A: We looked at the environment. We took stock of what was happening all around us. It was apparent that we, as a group, were already becoming more supply chain focused. Many of us believe that supply chain kind of grew out of logistics. We need to move beyond the silos of logistics and other individual disciplines and be able to look at the supply chain as a whole.
The majority of our members felt we needed to change. Although we were starting to change the organization anyway, we thought that it was important to make our message clear, to maintain consistency in who we said we were and what we called ourselves. We had come up with an official definition of the "supply chain" the year before and got it into wide circulation. We thought the logical evolution of that was to make the leap and incorporate "supply chain" into the name of our organization.
Q: So you felt CLM had, in fact, started to become a supply chain rather than just a logistics organization, but you hadn't gotten around to changing the name yet?
A: That's exactly right. We thought it was important to have that reflected in the name, to be more contemporary, if you will, and to reflect what was happening around us.
Q: What's been the biggest objection?
A: Logisticians feel that logistics is part of the supply chain. That's an argument that we continually hear. Logistics is, in fact, just part of the supply chain. We recognize that. There is a concern that we're going to move away from the Council's roots, and that is just not the case. We are going to continue to focus on logistics, but with a broader view. We are adding to the basket of services we provide while still focusing on logistics.
Q: What do you say to those who oppose the name change?

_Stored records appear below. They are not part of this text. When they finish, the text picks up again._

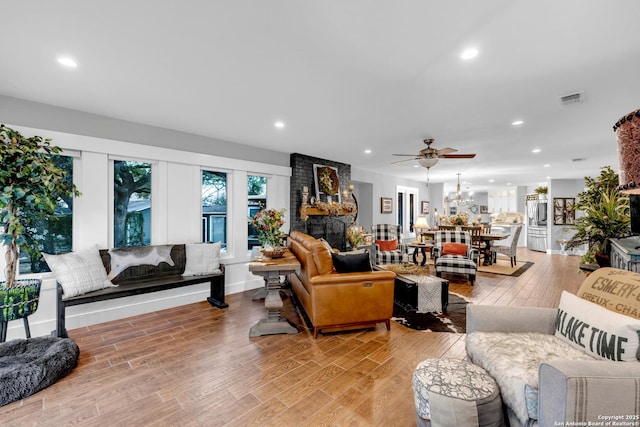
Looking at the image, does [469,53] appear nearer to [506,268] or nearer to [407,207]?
[506,268]

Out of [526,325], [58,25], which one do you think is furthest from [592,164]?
[58,25]

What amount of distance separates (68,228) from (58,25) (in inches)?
101

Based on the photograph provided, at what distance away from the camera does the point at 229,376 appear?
2.25 meters

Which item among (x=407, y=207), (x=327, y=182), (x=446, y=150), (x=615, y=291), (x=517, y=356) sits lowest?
(x=517, y=356)

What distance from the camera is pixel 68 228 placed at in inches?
133

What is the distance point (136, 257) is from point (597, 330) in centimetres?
441

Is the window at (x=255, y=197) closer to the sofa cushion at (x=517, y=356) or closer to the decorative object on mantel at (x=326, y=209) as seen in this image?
the decorative object on mantel at (x=326, y=209)

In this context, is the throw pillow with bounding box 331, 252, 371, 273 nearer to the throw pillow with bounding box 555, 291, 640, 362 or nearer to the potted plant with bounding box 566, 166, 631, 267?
the throw pillow with bounding box 555, 291, 640, 362

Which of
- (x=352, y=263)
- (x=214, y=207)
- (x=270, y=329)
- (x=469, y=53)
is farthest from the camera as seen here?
(x=214, y=207)

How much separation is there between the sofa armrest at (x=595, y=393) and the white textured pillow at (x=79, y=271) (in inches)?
155

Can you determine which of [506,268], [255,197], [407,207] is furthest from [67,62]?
[407,207]

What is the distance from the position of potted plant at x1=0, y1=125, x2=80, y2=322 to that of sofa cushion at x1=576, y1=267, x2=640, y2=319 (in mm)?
4416

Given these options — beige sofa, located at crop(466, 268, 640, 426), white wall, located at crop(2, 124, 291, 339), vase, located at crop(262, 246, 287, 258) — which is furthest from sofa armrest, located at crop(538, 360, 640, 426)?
white wall, located at crop(2, 124, 291, 339)

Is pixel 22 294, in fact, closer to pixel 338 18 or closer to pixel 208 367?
pixel 208 367
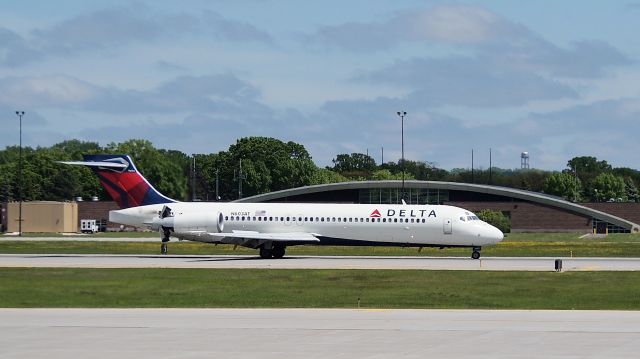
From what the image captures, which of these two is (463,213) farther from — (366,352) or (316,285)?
(366,352)

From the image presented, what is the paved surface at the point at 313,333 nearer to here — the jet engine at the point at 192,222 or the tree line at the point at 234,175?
the jet engine at the point at 192,222

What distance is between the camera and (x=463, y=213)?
61.6m

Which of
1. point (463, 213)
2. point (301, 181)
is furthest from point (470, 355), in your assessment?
point (301, 181)

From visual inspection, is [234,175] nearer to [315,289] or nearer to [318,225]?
[318,225]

A: We acknowledge and respect their opinions, but we feel we have to act in the best interests of our members and the long-term viability of the association. I can tell you that in previous years, we debated for hours on this. But when we began the debate this year, the question was not whether we should change the name; it was how we should incorporate "supply chain" into the name. I don't want to give the impression that we made the decision easily or lightly; we've deliberated for the past couple of years. However, this year, by the end of the very first meeting in which the topic was discussed, we had made a deliberate decision to include "supply chain" in the name and it was very clear that was the direction we would take.